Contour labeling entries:
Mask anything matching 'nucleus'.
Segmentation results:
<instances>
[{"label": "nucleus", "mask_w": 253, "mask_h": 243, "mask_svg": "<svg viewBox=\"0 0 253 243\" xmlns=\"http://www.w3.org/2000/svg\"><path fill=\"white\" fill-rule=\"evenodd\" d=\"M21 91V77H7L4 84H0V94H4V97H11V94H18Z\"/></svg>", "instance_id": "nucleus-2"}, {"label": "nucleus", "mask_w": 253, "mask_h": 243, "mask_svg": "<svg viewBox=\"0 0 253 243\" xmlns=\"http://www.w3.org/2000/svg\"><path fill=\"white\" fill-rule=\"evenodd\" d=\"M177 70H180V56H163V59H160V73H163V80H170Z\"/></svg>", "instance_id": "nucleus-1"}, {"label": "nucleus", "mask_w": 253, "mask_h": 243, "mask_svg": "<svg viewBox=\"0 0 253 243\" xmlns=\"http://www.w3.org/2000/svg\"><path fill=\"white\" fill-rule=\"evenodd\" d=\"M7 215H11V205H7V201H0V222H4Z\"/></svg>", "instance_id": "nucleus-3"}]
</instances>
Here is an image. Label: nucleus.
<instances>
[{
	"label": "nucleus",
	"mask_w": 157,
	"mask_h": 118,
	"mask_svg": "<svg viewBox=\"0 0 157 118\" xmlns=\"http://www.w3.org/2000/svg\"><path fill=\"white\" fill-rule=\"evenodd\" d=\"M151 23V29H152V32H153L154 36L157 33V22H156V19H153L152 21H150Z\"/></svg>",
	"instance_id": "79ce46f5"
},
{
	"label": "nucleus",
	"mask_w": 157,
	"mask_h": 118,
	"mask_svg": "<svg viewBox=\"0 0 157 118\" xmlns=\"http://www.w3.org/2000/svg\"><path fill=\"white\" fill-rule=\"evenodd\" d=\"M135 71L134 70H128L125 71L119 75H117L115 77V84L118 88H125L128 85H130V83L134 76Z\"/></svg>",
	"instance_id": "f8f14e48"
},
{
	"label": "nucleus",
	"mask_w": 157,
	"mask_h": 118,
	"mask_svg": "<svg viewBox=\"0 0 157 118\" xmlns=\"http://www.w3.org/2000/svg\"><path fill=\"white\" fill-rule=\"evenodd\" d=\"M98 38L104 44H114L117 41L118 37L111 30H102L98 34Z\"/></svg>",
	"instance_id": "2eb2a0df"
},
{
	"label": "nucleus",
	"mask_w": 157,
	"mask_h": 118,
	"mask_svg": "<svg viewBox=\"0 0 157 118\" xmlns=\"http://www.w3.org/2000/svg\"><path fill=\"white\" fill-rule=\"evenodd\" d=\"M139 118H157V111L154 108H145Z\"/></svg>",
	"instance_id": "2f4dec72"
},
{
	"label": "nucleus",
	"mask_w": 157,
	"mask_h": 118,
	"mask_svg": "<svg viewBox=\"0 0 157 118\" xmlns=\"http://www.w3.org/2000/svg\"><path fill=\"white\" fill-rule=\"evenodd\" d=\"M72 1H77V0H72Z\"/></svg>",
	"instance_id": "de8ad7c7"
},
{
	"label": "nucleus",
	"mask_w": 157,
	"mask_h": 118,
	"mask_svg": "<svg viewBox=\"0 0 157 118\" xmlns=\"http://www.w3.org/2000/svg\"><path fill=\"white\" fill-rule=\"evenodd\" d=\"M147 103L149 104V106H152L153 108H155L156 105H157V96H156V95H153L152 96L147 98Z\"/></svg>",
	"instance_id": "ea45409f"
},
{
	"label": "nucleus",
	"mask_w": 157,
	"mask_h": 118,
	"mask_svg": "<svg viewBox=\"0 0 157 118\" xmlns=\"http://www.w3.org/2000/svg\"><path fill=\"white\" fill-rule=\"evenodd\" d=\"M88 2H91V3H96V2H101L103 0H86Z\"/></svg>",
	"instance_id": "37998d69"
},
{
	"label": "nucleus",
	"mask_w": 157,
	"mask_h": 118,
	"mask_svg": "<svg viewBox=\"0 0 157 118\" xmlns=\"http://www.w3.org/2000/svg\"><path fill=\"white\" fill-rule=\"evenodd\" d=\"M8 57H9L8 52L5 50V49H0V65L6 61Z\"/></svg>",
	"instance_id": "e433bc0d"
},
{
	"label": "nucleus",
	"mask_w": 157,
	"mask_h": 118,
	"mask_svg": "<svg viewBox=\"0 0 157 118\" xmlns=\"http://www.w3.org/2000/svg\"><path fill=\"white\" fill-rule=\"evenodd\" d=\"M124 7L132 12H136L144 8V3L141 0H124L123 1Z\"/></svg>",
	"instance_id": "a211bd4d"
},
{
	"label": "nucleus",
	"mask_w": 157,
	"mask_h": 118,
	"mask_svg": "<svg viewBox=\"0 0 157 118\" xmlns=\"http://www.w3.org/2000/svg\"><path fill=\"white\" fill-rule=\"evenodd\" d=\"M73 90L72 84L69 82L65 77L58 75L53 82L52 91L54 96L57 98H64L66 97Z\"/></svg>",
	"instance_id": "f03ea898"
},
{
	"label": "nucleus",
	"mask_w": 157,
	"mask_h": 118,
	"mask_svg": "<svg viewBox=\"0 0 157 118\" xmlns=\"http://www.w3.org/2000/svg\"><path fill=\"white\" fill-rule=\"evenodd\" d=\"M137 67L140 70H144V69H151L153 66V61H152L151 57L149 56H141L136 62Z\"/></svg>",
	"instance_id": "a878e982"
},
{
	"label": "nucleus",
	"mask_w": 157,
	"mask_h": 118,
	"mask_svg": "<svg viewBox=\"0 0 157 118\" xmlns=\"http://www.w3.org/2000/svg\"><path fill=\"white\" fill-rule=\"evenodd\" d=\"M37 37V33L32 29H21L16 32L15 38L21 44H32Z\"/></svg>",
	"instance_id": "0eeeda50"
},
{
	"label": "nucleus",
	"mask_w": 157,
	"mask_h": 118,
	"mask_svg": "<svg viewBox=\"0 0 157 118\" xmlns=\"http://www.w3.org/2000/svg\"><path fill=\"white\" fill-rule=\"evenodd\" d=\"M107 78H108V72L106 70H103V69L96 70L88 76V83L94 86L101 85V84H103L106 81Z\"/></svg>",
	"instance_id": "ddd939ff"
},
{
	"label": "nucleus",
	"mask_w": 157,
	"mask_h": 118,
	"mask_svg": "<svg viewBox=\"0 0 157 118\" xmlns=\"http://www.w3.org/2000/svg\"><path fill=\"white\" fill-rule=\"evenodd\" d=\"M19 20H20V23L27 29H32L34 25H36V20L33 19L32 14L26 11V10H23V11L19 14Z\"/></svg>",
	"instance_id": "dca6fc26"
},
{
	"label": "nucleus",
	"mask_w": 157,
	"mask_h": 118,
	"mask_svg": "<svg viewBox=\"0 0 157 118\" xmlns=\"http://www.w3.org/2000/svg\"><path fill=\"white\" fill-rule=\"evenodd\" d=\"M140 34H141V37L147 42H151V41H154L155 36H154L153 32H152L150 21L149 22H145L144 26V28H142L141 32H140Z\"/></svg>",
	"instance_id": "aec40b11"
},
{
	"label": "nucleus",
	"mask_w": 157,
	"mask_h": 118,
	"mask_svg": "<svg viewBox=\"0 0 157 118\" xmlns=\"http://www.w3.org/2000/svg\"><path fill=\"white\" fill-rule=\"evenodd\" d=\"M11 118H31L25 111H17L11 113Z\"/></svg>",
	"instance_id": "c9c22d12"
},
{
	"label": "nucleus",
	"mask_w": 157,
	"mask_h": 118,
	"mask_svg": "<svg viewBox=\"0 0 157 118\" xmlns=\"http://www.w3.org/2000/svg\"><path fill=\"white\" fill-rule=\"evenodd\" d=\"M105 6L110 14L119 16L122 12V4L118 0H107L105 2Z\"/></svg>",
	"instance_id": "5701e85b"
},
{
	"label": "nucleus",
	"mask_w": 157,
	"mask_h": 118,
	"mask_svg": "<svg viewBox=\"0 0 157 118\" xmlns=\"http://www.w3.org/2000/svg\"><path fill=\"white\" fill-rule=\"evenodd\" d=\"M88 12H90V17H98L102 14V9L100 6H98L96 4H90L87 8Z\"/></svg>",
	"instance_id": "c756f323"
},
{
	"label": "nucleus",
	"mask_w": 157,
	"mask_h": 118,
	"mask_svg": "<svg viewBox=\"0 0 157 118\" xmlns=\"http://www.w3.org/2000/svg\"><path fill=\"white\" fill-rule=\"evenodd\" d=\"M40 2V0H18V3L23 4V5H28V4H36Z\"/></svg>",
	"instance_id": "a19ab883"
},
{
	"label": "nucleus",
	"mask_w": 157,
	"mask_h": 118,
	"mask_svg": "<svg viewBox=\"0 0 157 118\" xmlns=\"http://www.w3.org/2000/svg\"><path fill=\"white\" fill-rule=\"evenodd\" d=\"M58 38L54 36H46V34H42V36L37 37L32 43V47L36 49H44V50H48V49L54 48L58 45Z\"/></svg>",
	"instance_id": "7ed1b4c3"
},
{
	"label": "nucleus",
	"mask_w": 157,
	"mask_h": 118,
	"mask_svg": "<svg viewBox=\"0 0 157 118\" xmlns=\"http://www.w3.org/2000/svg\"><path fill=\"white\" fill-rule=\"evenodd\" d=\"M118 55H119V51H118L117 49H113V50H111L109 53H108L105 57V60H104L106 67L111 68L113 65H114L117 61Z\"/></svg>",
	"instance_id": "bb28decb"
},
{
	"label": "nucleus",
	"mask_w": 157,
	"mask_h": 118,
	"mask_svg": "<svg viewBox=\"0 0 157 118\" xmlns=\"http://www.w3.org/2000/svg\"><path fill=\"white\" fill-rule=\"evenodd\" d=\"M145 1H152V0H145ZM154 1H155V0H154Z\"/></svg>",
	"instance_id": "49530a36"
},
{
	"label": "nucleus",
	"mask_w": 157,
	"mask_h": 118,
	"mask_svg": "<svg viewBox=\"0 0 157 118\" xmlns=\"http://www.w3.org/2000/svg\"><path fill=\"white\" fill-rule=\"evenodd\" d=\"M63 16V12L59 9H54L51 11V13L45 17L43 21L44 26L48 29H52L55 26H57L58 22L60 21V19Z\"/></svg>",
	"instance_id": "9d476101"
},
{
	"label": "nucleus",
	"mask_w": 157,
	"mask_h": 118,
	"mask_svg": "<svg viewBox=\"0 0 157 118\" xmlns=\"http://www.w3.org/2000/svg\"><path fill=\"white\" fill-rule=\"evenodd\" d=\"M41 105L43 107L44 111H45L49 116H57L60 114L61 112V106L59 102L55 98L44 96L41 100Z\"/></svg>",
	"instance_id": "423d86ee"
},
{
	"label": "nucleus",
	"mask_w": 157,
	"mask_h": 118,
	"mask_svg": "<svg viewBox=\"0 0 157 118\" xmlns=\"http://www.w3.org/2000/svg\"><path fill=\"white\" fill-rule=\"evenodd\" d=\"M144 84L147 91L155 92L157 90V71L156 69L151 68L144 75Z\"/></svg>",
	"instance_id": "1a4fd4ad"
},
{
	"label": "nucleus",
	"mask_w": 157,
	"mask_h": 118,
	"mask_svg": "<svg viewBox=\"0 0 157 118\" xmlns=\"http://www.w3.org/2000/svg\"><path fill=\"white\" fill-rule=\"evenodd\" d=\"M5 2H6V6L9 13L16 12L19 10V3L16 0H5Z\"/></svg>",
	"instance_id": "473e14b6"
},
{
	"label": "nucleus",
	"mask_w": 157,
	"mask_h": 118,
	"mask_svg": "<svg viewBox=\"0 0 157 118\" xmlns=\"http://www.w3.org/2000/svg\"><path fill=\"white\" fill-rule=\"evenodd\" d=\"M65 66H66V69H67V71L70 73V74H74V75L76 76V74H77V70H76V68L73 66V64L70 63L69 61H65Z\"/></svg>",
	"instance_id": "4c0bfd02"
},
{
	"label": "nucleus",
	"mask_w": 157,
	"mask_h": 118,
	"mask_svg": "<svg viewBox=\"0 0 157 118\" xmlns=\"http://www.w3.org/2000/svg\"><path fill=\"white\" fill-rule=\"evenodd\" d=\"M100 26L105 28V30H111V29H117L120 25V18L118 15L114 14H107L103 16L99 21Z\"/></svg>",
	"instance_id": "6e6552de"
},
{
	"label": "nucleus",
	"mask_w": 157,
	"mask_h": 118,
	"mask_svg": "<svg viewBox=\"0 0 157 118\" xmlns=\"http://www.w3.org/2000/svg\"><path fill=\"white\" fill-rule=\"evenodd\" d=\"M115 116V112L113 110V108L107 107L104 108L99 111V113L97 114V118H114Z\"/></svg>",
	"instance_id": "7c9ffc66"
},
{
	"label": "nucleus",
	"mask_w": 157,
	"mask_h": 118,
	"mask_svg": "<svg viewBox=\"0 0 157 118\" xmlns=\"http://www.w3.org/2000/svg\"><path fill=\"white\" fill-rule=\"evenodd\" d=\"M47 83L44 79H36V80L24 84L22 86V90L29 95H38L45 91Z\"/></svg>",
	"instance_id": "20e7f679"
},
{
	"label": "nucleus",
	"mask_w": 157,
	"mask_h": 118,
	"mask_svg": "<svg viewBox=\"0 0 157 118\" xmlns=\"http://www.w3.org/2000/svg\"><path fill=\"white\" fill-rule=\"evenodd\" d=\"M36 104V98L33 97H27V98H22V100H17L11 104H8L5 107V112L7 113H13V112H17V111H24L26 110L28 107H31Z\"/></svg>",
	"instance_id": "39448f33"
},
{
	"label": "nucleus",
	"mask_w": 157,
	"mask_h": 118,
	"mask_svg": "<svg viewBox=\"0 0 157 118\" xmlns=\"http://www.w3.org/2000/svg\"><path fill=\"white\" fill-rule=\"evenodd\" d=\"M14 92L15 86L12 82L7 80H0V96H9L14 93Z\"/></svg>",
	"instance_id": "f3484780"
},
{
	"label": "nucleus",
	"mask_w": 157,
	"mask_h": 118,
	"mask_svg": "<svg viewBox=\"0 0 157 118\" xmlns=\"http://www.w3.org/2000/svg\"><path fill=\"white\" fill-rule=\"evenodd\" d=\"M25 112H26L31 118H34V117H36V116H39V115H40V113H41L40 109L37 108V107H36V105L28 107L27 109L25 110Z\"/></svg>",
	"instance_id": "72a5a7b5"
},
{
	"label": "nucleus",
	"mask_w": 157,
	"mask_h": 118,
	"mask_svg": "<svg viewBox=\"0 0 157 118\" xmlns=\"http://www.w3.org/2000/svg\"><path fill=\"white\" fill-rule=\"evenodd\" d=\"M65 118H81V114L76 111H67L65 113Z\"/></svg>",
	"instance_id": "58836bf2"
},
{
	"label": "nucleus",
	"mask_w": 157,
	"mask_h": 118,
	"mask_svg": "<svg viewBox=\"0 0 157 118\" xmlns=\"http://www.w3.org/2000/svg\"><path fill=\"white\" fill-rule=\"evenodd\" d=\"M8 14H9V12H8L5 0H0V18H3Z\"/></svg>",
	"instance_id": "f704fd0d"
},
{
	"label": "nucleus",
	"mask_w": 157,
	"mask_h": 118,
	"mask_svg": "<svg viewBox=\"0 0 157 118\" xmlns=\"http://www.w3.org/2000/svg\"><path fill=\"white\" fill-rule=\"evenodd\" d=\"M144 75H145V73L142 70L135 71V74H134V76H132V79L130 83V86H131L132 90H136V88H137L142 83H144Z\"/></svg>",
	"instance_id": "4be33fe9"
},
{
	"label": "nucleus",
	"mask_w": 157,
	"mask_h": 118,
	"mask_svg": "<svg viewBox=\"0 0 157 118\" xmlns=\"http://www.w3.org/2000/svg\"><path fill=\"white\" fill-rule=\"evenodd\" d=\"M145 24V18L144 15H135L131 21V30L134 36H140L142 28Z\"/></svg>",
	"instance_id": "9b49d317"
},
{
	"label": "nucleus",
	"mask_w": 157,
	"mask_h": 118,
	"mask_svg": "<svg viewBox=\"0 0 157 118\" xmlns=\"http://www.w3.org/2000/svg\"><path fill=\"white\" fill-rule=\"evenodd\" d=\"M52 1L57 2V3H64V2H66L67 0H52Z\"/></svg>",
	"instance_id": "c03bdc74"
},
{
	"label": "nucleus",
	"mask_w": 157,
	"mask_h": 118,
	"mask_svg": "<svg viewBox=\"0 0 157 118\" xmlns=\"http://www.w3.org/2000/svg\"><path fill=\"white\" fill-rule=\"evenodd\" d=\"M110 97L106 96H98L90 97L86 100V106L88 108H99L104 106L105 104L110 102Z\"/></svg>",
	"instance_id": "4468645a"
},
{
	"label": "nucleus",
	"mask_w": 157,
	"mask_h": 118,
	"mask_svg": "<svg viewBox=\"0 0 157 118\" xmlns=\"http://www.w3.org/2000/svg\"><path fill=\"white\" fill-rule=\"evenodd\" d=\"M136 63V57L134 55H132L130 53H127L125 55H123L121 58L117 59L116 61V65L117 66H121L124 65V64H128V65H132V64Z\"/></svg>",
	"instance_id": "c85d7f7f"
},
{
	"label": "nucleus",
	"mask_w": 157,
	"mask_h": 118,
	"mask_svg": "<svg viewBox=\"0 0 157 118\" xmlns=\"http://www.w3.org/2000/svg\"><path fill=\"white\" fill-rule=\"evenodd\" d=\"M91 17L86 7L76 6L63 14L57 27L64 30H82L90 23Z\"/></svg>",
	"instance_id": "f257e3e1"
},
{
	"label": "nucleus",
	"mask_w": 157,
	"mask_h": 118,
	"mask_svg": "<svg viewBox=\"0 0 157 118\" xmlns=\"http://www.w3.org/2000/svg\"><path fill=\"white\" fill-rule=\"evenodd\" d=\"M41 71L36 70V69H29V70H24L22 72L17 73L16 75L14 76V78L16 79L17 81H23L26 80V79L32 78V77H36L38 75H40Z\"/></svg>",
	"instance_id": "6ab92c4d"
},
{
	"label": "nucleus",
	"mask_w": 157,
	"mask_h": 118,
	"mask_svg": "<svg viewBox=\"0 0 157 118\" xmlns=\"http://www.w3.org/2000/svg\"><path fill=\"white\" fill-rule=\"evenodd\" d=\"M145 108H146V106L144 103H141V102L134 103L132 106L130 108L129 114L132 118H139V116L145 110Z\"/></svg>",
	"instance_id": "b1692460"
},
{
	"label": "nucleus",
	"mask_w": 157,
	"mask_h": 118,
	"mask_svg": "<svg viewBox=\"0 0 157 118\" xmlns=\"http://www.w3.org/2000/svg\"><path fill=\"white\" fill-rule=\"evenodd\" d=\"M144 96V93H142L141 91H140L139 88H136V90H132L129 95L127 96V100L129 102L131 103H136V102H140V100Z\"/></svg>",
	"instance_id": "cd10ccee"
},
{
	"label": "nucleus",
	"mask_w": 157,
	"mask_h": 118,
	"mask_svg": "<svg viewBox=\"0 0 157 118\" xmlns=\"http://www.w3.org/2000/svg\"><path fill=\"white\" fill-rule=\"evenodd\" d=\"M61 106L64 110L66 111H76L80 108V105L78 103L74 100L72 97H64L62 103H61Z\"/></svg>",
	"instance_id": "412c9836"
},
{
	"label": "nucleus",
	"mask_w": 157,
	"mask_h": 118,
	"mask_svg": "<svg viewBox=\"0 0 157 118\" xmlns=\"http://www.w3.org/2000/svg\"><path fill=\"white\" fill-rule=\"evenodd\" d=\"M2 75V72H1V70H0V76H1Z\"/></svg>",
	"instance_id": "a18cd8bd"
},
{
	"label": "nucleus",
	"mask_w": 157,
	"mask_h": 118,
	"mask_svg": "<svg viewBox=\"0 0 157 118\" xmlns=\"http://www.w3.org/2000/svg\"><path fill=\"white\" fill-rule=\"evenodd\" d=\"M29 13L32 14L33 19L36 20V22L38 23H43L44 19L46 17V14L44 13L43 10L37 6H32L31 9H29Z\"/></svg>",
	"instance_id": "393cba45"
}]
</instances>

INSTRUCTIONS FOR THE TASK:
Copy the entries from their first line through the line that contains "71L134 70H128L125 71L119", swapping every "mask_svg" for "outline_svg" and leaving everything else unchanged.

ANSWER:
Mask anything matching 'nucleus'.
Segmentation results:
<instances>
[{"label": "nucleus", "mask_w": 253, "mask_h": 243, "outline_svg": "<svg viewBox=\"0 0 253 243\" xmlns=\"http://www.w3.org/2000/svg\"><path fill=\"white\" fill-rule=\"evenodd\" d=\"M21 91V77H7L4 84H0V94H4V97H11V94H18Z\"/></svg>", "instance_id": "nucleus-2"}, {"label": "nucleus", "mask_w": 253, "mask_h": 243, "outline_svg": "<svg viewBox=\"0 0 253 243\" xmlns=\"http://www.w3.org/2000/svg\"><path fill=\"white\" fill-rule=\"evenodd\" d=\"M177 70H180V56H163V59H160V73H163V80H170Z\"/></svg>", "instance_id": "nucleus-1"}, {"label": "nucleus", "mask_w": 253, "mask_h": 243, "outline_svg": "<svg viewBox=\"0 0 253 243\" xmlns=\"http://www.w3.org/2000/svg\"><path fill=\"white\" fill-rule=\"evenodd\" d=\"M7 215H11V205H7V201H0V222H4Z\"/></svg>", "instance_id": "nucleus-3"}]
</instances>
Here is an image. Label: nucleus.
<instances>
[{
	"label": "nucleus",
	"mask_w": 157,
	"mask_h": 118,
	"outline_svg": "<svg viewBox=\"0 0 157 118\" xmlns=\"http://www.w3.org/2000/svg\"><path fill=\"white\" fill-rule=\"evenodd\" d=\"M151 23V29H152V32H153L154 36L157 33V22H156V19H153L152 21H150Z\"/></svg>",
	"instance_id": "79ce46f5"
},
{
	"label": "nucleus",
	"mask_w": 157,
	"mask_h": 118,
	"outline_svg": "<svg viewBox=\"0 0 157 118\" xmlns=\"http://www.w3.org/2000/svg\"><path fill=\"white\" fill-rule=\"evenodd\" d=\"M135 71L134 70H128L125 71L119 75H117L115 77V84L118 88H125L128 85H130V83L134 76Z\"/></svg>",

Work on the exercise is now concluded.